PLG2: Multiperspective Processes Randomization and Simulation for Online and Offline Settings
This work addresses the need for realistic synthetic data in process mining, particularly for evaluating algorithms in business process intelligence, though it is incremental as it builds on prior methods.
The paper extends an existing approach for generating random processes to support multiperspective models and logs, including time and data information, and online settings like event streams and concept drifts, aiming to cover a wide range of real-world scenarios.

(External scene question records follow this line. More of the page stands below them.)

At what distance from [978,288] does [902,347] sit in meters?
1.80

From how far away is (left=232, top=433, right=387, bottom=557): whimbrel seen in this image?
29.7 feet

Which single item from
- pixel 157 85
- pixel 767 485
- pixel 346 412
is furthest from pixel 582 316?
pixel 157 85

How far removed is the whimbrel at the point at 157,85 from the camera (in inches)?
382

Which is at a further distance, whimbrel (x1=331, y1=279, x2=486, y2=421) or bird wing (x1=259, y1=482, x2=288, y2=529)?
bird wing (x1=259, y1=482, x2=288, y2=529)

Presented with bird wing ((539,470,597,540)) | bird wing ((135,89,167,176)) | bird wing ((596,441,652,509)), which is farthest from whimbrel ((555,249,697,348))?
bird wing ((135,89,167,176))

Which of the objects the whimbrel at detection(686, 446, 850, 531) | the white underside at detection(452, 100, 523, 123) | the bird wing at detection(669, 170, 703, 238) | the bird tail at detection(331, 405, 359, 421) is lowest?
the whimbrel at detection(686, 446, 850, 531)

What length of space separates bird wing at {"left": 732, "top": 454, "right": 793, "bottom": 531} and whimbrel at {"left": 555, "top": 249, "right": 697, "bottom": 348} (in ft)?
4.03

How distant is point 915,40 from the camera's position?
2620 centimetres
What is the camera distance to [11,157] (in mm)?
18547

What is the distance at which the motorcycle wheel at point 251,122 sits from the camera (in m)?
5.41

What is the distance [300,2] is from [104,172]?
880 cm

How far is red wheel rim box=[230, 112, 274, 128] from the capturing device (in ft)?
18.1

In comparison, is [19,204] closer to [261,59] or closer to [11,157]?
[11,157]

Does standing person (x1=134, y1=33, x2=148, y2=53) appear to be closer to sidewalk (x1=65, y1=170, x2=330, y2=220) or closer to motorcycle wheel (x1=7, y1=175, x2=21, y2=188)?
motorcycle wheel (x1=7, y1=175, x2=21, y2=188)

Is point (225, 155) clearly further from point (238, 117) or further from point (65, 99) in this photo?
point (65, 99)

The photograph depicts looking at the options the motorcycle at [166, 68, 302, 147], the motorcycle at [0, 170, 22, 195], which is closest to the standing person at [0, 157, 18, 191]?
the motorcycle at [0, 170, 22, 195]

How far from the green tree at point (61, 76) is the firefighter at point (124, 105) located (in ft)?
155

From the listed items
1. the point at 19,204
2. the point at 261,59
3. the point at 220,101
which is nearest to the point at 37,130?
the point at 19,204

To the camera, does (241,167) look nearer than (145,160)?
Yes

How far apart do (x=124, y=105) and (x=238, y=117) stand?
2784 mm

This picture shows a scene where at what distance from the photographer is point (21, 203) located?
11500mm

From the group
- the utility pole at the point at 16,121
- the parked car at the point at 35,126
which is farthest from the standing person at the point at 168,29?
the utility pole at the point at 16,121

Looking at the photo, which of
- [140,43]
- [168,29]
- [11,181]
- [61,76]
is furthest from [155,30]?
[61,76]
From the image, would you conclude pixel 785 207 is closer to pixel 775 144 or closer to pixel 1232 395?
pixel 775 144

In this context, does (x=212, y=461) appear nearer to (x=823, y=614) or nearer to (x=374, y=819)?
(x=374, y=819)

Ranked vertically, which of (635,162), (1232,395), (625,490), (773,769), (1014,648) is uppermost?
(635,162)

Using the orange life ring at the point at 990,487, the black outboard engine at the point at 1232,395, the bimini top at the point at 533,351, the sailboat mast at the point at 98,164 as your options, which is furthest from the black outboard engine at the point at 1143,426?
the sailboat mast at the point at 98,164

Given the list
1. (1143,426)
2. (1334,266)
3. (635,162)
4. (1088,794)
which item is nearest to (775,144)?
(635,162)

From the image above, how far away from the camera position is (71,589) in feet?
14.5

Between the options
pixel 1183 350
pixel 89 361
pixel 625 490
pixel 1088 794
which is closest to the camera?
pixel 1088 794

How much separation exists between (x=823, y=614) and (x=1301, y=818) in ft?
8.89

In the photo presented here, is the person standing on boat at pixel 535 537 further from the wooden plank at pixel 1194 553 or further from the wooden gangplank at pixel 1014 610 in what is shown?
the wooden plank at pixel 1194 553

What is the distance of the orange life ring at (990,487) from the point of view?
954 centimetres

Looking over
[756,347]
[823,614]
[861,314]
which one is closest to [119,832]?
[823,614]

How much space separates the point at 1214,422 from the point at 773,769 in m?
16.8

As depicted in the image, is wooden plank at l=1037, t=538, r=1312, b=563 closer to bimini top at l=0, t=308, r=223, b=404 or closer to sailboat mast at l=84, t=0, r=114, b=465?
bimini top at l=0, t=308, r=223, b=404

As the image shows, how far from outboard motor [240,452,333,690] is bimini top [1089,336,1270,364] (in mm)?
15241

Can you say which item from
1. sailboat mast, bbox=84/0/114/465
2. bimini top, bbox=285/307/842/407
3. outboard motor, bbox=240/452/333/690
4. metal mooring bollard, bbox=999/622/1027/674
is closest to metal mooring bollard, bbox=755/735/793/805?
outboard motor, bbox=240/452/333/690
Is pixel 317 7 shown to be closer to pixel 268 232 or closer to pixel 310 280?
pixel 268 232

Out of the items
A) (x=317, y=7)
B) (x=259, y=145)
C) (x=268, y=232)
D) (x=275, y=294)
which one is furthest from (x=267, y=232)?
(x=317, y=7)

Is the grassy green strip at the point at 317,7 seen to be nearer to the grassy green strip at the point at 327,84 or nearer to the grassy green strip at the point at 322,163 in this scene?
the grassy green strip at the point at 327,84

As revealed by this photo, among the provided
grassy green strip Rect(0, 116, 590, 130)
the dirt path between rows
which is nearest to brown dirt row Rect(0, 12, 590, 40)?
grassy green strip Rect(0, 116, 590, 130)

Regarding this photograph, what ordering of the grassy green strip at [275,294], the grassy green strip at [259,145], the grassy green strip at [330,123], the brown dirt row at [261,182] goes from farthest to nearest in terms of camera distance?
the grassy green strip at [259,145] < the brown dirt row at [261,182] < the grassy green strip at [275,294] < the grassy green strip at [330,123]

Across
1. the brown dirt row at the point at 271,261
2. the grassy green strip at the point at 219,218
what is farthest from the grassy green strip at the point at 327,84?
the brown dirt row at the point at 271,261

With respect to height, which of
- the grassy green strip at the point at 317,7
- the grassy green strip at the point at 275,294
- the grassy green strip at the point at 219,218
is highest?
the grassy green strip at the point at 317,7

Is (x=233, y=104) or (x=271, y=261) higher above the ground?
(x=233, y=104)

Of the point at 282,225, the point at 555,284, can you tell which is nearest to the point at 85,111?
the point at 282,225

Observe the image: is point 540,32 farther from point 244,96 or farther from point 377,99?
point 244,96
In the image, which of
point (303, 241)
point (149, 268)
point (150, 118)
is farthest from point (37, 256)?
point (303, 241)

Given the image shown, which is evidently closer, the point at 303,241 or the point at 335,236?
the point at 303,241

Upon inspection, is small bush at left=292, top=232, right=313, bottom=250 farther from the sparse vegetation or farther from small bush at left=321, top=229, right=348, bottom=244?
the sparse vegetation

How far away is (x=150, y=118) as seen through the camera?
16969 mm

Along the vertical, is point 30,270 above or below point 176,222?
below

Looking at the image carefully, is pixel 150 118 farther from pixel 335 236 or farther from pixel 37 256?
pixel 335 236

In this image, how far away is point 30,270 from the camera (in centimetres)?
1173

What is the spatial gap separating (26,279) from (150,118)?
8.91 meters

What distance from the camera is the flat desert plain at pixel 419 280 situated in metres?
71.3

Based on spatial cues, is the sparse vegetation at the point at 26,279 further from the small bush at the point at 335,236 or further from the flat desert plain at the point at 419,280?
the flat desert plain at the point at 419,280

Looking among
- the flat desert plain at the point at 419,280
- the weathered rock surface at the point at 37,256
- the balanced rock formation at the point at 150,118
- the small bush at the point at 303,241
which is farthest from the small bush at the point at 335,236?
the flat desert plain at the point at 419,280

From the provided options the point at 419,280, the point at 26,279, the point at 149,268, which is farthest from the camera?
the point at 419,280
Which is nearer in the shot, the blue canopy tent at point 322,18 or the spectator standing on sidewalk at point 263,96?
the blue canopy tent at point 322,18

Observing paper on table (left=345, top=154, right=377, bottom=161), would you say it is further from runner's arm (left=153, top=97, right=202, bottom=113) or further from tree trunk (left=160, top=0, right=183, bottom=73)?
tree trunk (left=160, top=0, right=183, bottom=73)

Process mining represents an important field in BPM and data mining research. Recently, it has gained importance also for practitioners: more and more companies are creating business process intelligence solutions. The evaluation of process mining algorithms requires, as any other data mining task, the availability of large amount of real-world data. Despite the increasing availability of such datasets, they are affected by many limitations, in primis the absence of a "gold standard" (i.e., the reference model). This paper extends an approach, already available in the literature, for the generation of random processes. Novelties have been introduced throughout the work and, in particular, they involve the complete support for multiperspective models and logs (i.e., the control-flow perspective is enriched with time and data information) and for online settings (i.e., generation of multiperspective event streams and concept drifts). The proposed new framework is able to almost entirely cover the spectrum of possible scenarios that can be observed in the real-world. The proposed approach is implemented as a publicly available Java application, with a set of APIs for the programmatic execution of experiments.